- -
- 100%
- +

Пролог: Ваза для души и её крушение
Тишина чертогов Кощея Бессмертного была особая – не живая, а законсервированная, как воздух в гробнице. Пылинки замерли в лучах лунного света, пробивавшегося через витражное окно с изображением трёхголового орла. На резной полке из чёрного дерева, на бархатной подушке цвета запекшейся крови, покоился главный шедевр коллекции Бессмертного: хрустальная ваза для души.
Она была не просто сосудом. Она была историей. Вырезанная из единого кристалла лунной слёзы тысячу лет назад, она переливалась внутренним светом – мягким, тёплым, живым. В ней танцевали искорки: души, которые Кощей коллекционировал не из злобы, а из эстетического любопытства. Они пели тихую, едва уловимую песню – хор потерянных надежд и угасших страстей.
Эту тишину разрезал, как бархат острыми когтями, стремительный, беззвучный силуэт.

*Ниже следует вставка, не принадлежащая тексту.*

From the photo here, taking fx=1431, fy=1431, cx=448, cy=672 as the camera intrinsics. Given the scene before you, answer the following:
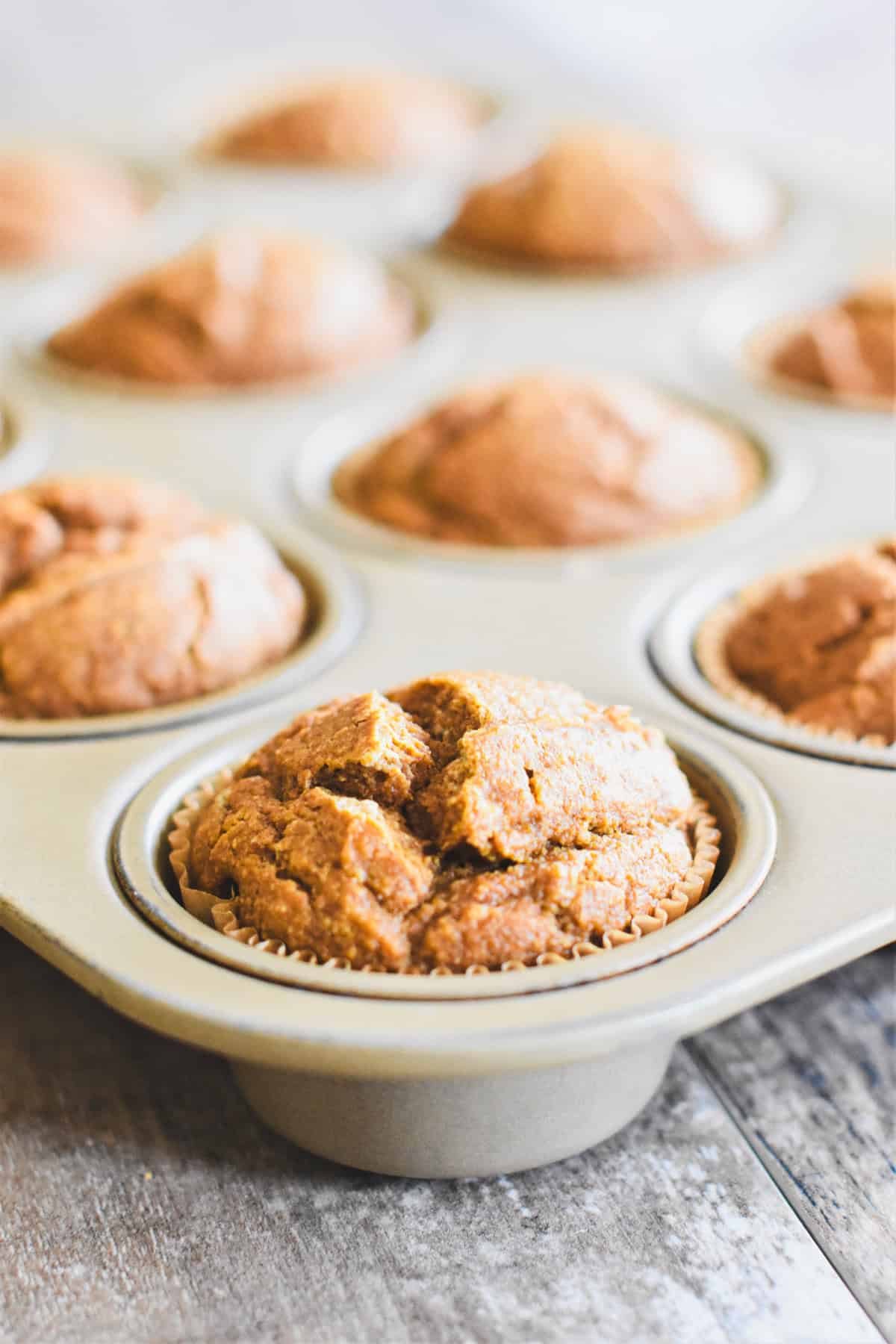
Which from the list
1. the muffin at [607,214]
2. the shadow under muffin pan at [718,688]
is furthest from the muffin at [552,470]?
the muffin at [607,214]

Кот Баюн вошёл в реальность чертогов не через дверь – он проявился, как мысль в спящем мозгу. Одна секунда – пустота, следующая – он уже здесь, грациозно приземлившись на резной балке под потолком. Его чёрная шерсть впитала весь свет вокруг, оставив лишь два изумрудных пятна – узкие, довольные глаза.
«Ску-у-учно», – протянул он мысленно, хотя мог бы и вслух. Голос у него был бархатный, с низкой вибрацией, от которой дрожала пыль на полках. Но сегодня он играл в молчаливую охоту.
Он облизнул лапу, пригладил усы. Чертоги Кощея были одним из его любимых «маршрутов» для внеплановых визитов. Предсказуемо-непредсказуемые, как сам Бессмертный: то задумчивый и меланхоличный, то впадающий в ярость из-за криво поставленного подсвечника. Баюн обожал нарушать оба этих состояния.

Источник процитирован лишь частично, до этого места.